Directions ▸
Drop the pictures and restate the rest of the listing word for word.

Information shown ▸
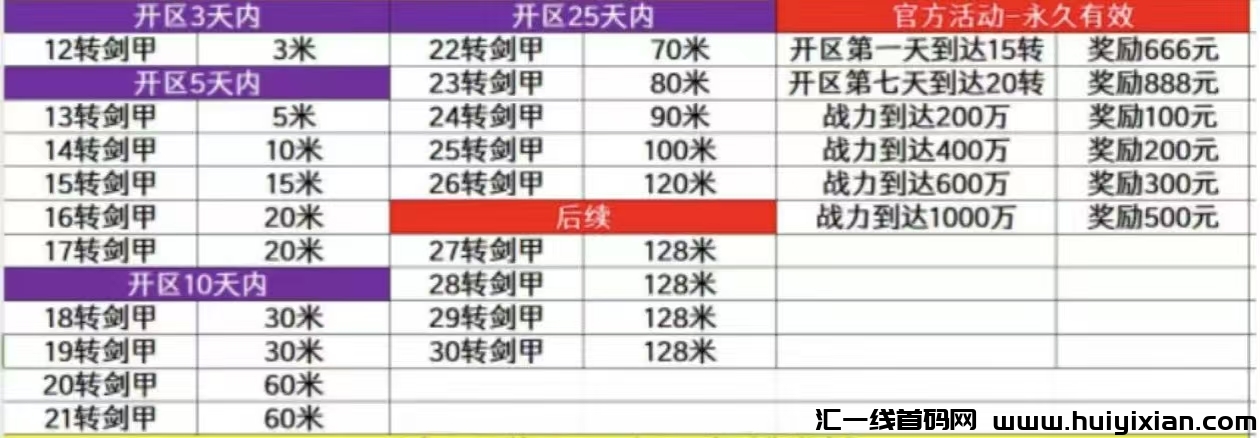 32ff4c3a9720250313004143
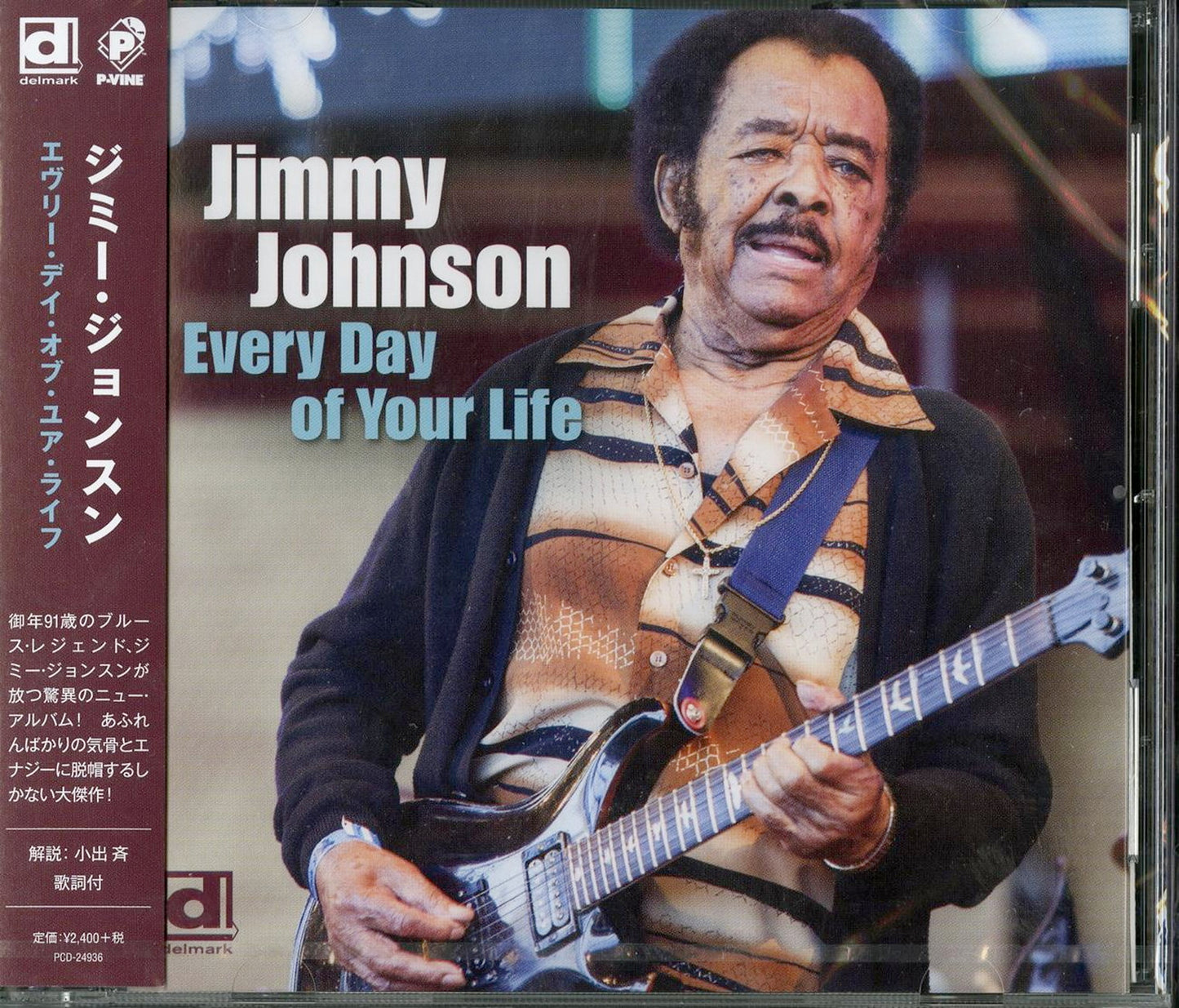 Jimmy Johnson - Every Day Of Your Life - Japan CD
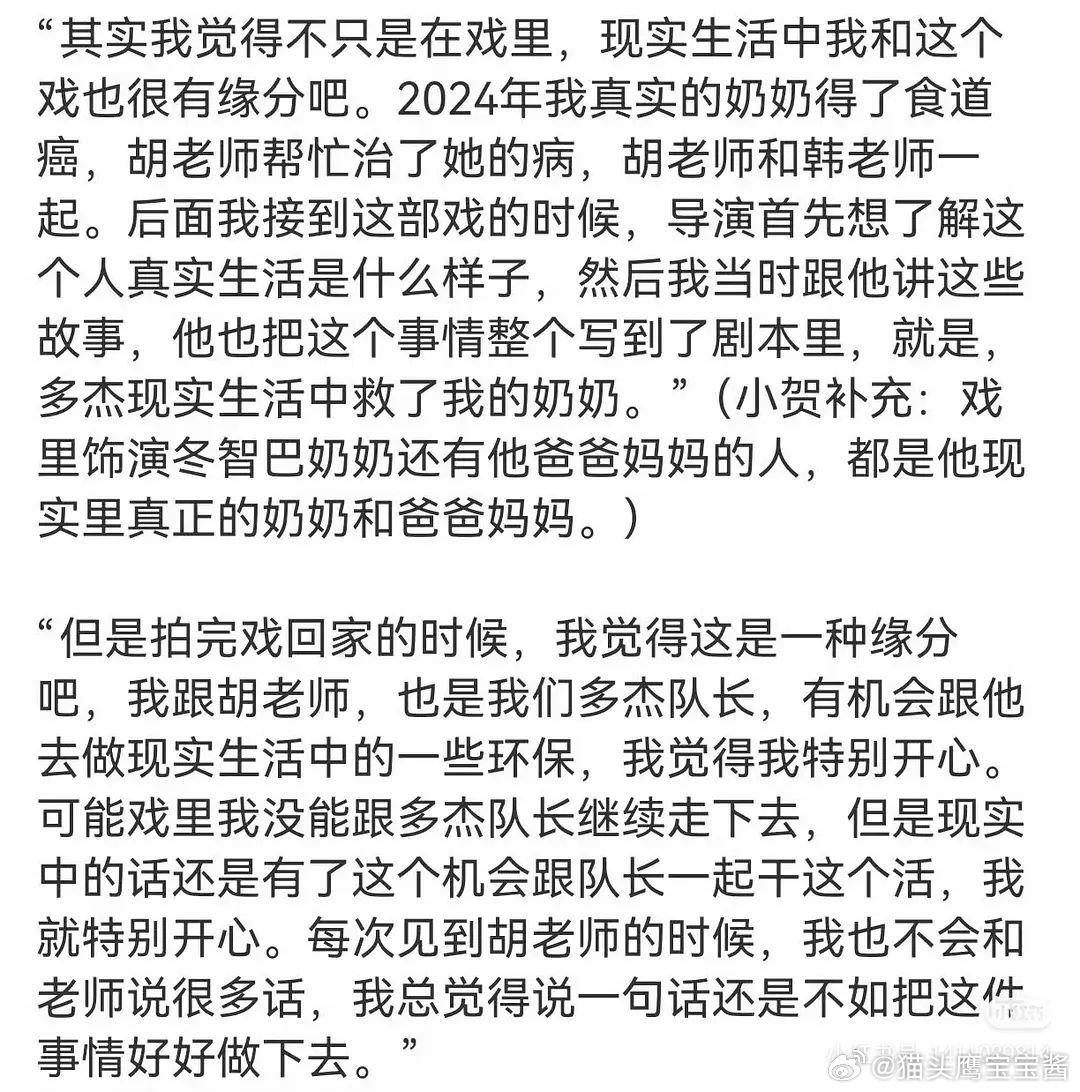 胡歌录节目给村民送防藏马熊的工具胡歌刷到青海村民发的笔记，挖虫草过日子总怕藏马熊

Written response ▸
 32ff4c3a9720250313004143
 Jimmy Johnson - Every Day Of Your Life - Japan CD
 胡歌录节目给村民送防藏马熊的工具胡歌刷到青海村民发的笔记，挖虫草过日子总怕藏马熊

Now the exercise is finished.